Most of my time so far has been diving. I decided to go for my advanced open water certification, which means five dives in two and a half days. I walked into the Manta dive shop at one something in the afternoon my first day to ask about signing up, and was told yes there’s an advanced course starting, we’re leaving at 2:30 so go get your swimsuit. I’ve done two dives so far, 18-meter drift dive in the strong currents by a sea wall and one 30-meter (100-foot) dive this morning. So far there’ve been three moray eels three sea turtles, all sorts of gorgeous colorful fish, but no sharks. I took my underwater camera down this morning and came out with 120 shots of blue-gray fuzz. From those pictures you’d think there were only about three fish in the ocean, since that’s as many as you can make out from the blue. I swear I stuck the camera right in one eel’s face, but there’s no trace of him that I can see in the photos. (Vampire eel?) Oh well. Tonight is a night dive, which should be a lot of fun. I’m told the phosphorescence is amazing. (ETA: several more moray eels, a trumpetfish, an octopus, some mantis shrimp, a 6-foot long black-and-white striped sea snake about two feet below me, a cuttlefish, a school of gigantic bumphead parrotfish, and more other fish than I could hope to name. Still no sharks. Later pictures are a bit better, and will be up eventually.)

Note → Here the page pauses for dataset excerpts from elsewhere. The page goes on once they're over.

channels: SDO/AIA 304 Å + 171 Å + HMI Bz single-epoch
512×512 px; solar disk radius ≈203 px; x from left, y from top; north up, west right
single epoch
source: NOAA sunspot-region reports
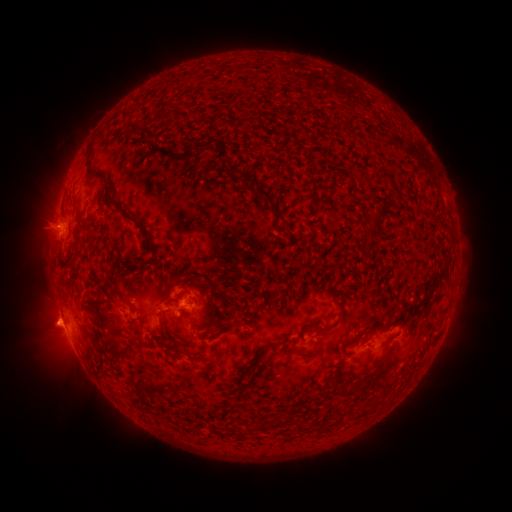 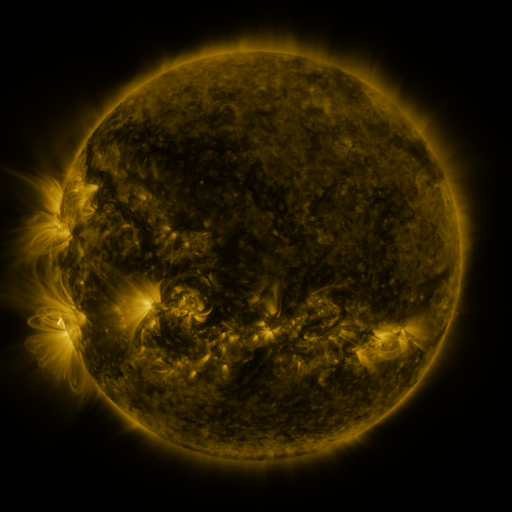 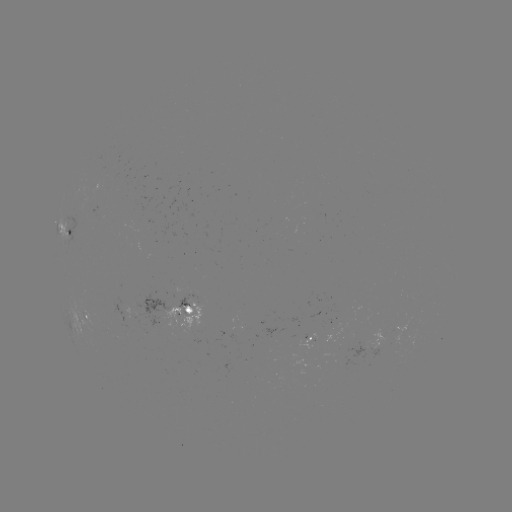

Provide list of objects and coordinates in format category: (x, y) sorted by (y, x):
spotted active region: (65, 230)
spotted active region: (187, 309)
spotted active region: (85, 318)
spotted active region: (319, 336)
spotted active region: (372, 346)
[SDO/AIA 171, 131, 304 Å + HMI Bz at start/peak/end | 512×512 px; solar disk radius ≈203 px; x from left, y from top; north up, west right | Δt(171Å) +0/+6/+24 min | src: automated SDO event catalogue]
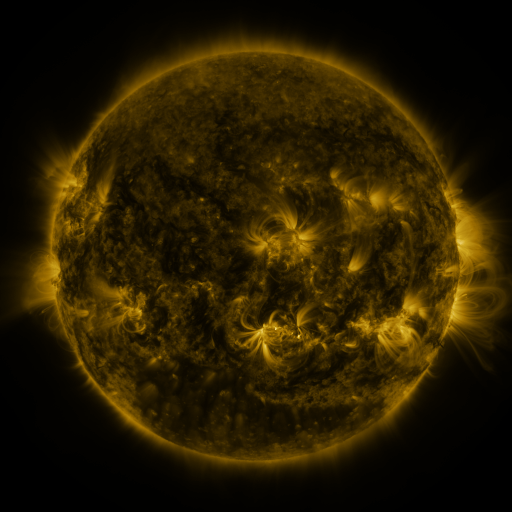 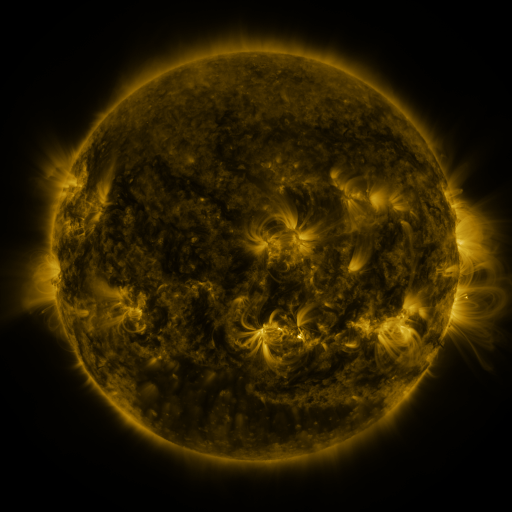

So that’s where I am now. I expect my next two days will be mainly diving, napping, and relaxing on the beach, with maybe some snorkeling on the last day. I’ll post again if anything interesting happens, otherwise you’ll hear from me next week in Chiang Mai.

ETA: Last night here, finally made it to the internet café during open hours. Better late than never. No snorkeling, but lots of diving, walking, eating coconuts, and reading on the hammock in front of my bungalow. Life could be worse.